Keterbatasan Sumber Daya Manusia (SDM) yang bertugas dalam kegiatan pengumpulan dan pengangkutan sampah.
Keterbatasan dukungan operasional, termasuk anggaran, bahan bakar, serta biaya pemeliharaan sarana dan prasarana.
Kondisi tersebut berdampak pada belum optimalnya cakupan pelayanan persampahan di seluruh wilayah.
Sarana dan prasarana pengangkutan sampah yang saat ini dimiliki meliputi mobil angkut sampah, container, gerobak sampah, serta tong sampah yang tersebar di berbagai titik pelayanan.

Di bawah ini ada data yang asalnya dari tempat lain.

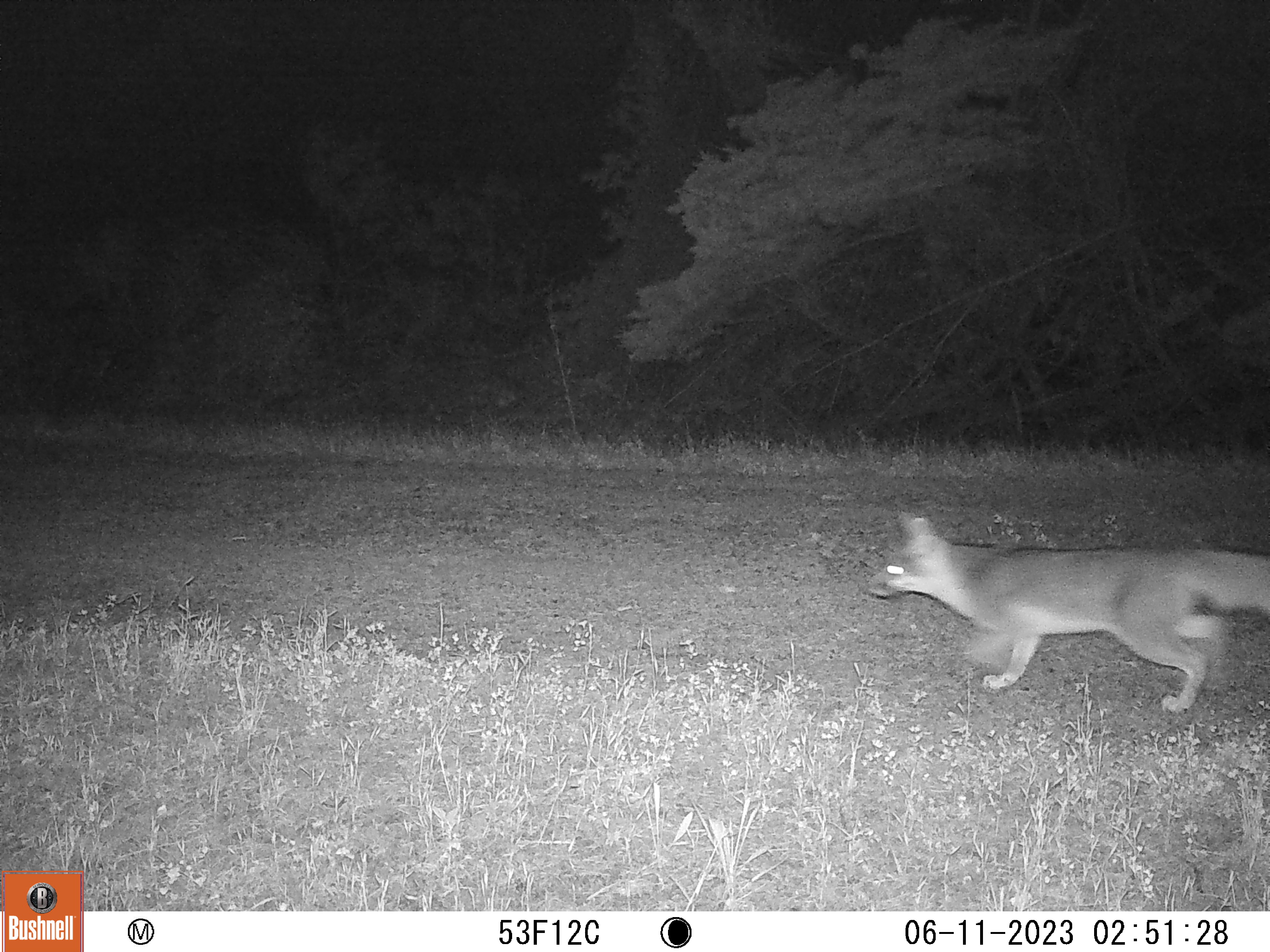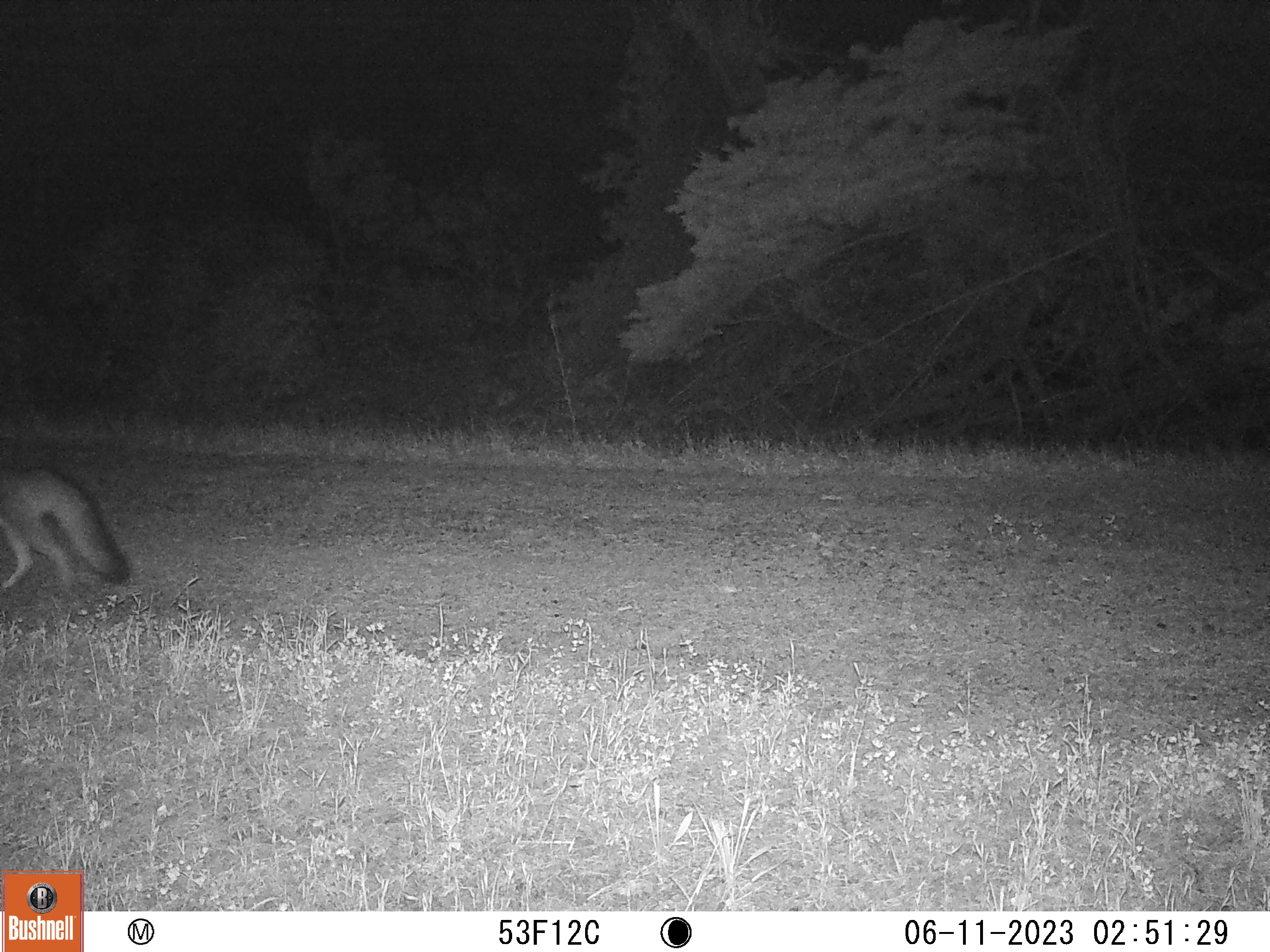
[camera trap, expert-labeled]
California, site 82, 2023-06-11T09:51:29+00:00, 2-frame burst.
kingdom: Animalia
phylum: Chordata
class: Mammalia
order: Carnivora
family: Canidae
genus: Urocyon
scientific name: Urocyon cinereoargenteus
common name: gray fox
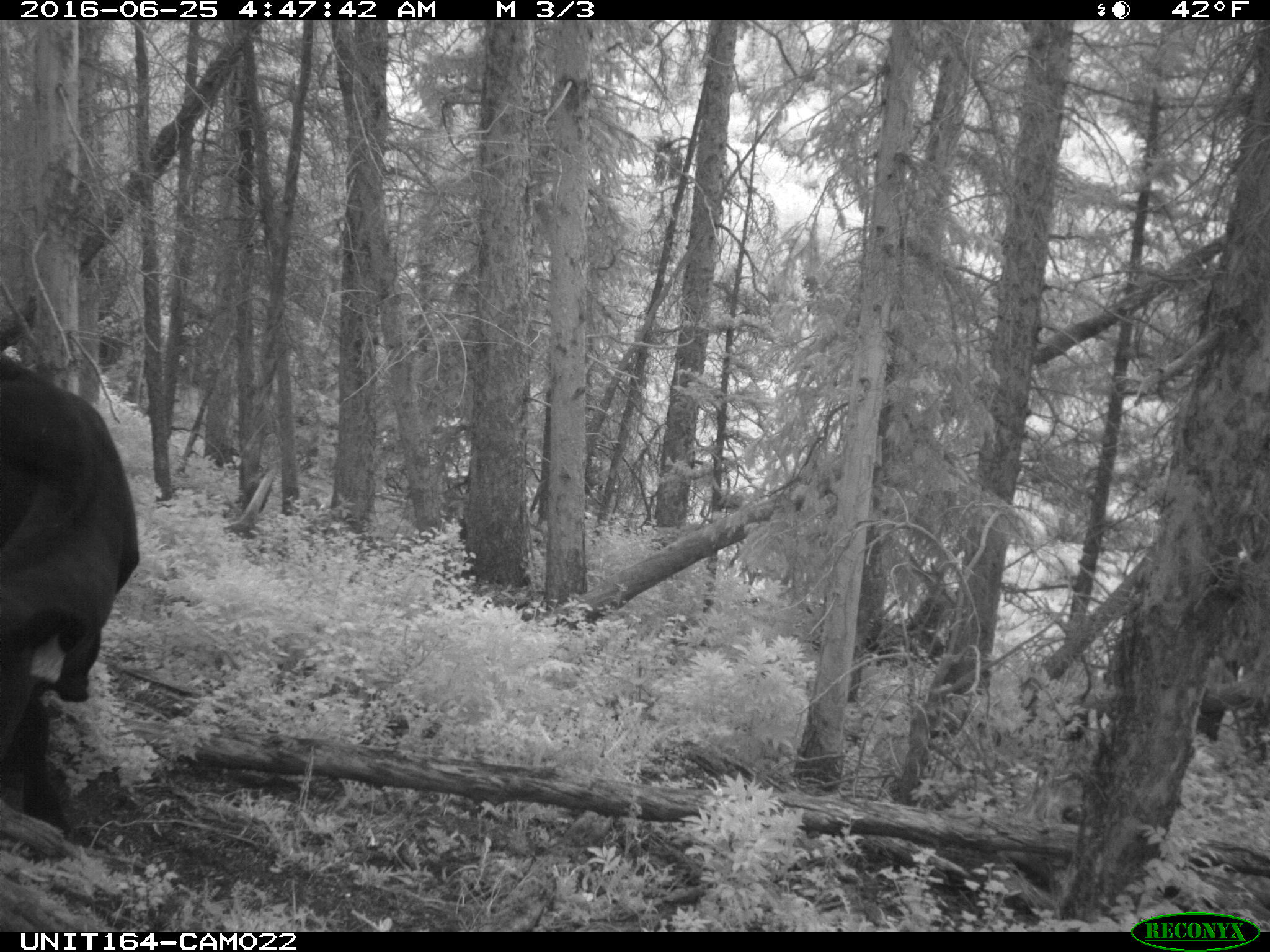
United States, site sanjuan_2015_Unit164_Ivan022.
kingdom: Animalia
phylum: Chordata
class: Mammalia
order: Artiodactyla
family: Bovidae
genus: Bos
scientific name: Bos taurus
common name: domestic cow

Fasilitas ini berperan penting dalam mendukung operasional pengumpulan dan pengangkutan sampah dari sumber hingga ke tempat pengolahan atau pemrosesan akhir.
Namun demikian, kondisi armada pengangkut saat ini sebagian besar sudah berusia tua, di mana sekitar 40% armada merupakan produksi tahun 2012 ke bawah. Usia kendaraan yang relatif tua tersebut berdampak pada meningkatnya frekuensi kerusakan, tingginya biaya pemeliharaan, serta menurunnya efisiensi operasional. Selain itu, kondisi ini juga berpotensi menghambat optimalisasi pelayanan pengelolaan sampah kepada masyarakat.
Oleh karena itu, diperlukan upaya peremajaan armada dan peningkatan sarana prasarana secara bertahap guna menunjang efektivitas dan keberlanjutan sistem pengelolaan sampah.
Ada beberapa faktor yang mengakibatkan munculnya permasalahan sampah di Kabupaten Kuningan, yaitu :
Jumlah sampah terus meningkat akibat pertumbuhan jumlah penduduk dan pola hidup
Jenis sampah semakin beragam karena pola konsumsi masyarakat yang beragam
Sistem dan infrastruktur pengelolaan sampah belum memadai
Masih Rendahnya Peran Serta Masyarakat dalam proses pengurangan sampah dari sumber/hulu
Penegakan hukum yang belum berjalan
Dukungan anggaran masih kurang di satu sisi dari retribusi sampah hanya kontribusi ± 23%
Pemerintah Kabupaten Kuningan melalui Bidang Pengelolaan Sampah Dinas Lingkungan Hidup merumuskan Rencana Implementasi Kebijakan dan Program mengenai permasalahan di Kabupaten Kuningan, sebagai berikut:
Penanganan sampah disetiap ex kewadanaan berupa TPS-3R Plus termasuk penyediaan incinerator;
Pembangunan TPST melalui perubahan status TPA menjadi TPST tingkat Kabupaten;
Rencana kerjasama pengelolaan sampah dengan pihak ketiga (BUMD dan BUMN serta lainnya);
Pengaktifan kembali TPS3R yang saat ini sudah tidak beroperasi tersebar dibeberapa Desa/Kelurahan.